Now, of course, the Congress could also decide to enact legislation to support Alito's decision that the 14th Amendment does not secure a right to abortion, and so state legislatures are free to either protect or deny that right. But in either case, the Congress would be the ultimate interpreter of the 14th Amendment.
That this is the case is made clear by Section 5 of the 14th Amendment: "The Congress shall have power to enforce, by appropriate legislation, the provisions of this article." (Remarkably, this language appears for the first time in the Constitution in the three post-Civil War Amendments--13, 14, and 15. Later, it appeared in the 19th, 23rd, 24th, and 26th amendments.)
This is a clear statement of constitutional text that empowers Congress to interpret the 14th Amendment and to decide whether the original meaning of that amendment secures the right to abortion as a constitutional right, as one of those unenumerated natural rights that are "retained by the people" (9th Amendment).

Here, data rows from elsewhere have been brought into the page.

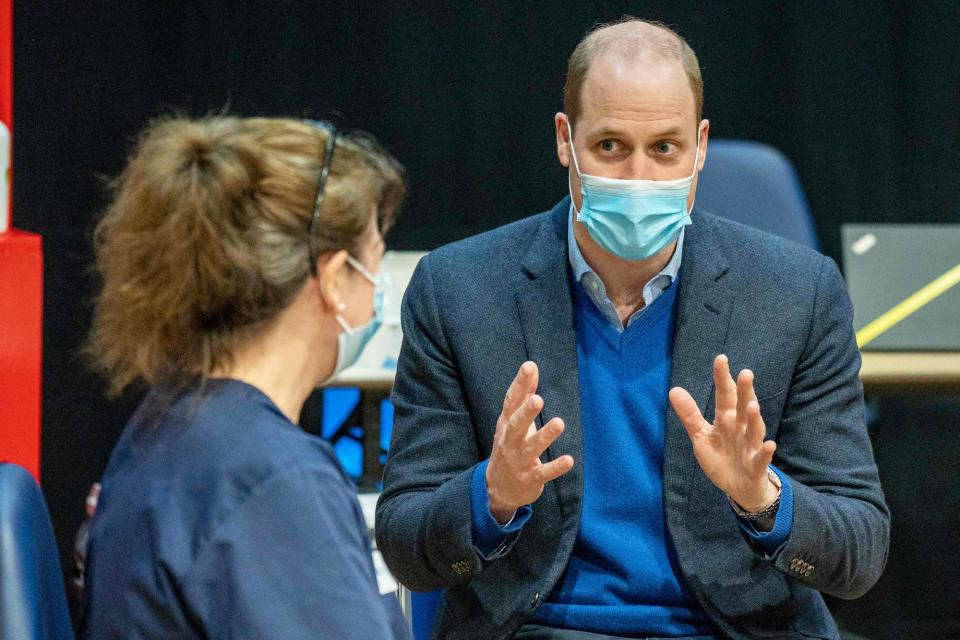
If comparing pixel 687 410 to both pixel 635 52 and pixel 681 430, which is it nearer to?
pixel 681 430

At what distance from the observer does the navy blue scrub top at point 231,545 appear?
125cm

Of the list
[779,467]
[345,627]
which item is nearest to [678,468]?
[779,467]

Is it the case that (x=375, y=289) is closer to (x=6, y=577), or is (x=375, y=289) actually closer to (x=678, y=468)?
(x=6, y=577)

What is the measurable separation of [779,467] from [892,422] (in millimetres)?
2087

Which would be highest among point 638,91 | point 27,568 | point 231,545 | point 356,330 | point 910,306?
point 638,91

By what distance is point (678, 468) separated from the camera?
2.07m

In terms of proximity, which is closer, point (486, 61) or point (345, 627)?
point (345, 627)

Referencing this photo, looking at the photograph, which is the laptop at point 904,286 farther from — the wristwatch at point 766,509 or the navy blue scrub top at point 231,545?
the navy blue scrub top at point 231,545

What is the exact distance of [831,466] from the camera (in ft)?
6.79

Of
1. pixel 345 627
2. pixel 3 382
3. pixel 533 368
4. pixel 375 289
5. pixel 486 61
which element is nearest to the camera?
pixel 345 627

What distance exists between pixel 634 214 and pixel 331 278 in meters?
0.76

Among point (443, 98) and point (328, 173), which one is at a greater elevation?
point (328, 173)

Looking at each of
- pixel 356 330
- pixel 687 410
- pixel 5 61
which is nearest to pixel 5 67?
pixel 5 61

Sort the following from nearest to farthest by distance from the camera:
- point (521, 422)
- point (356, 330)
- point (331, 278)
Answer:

Section 5 of the 14th Amendment is a constitutional text that supports what Jack Balkin calls "living originalism." On the one hand, if Congress asserts a constitutional right to abortion, this will have no legitimacy if the Congress cannot persuade the American people that this assertion is grounded in the original meaning of the text and principles in sections 1-4 of the 14th Amendment. On the other hand, the Congress's interpretation of the original meaning of that text and principles is not bound by the original intent and original expected application of those who wrote and ratified the 14th Amendment in 1868.
The "living Constitution" and "originalism" are two sides of the same coin.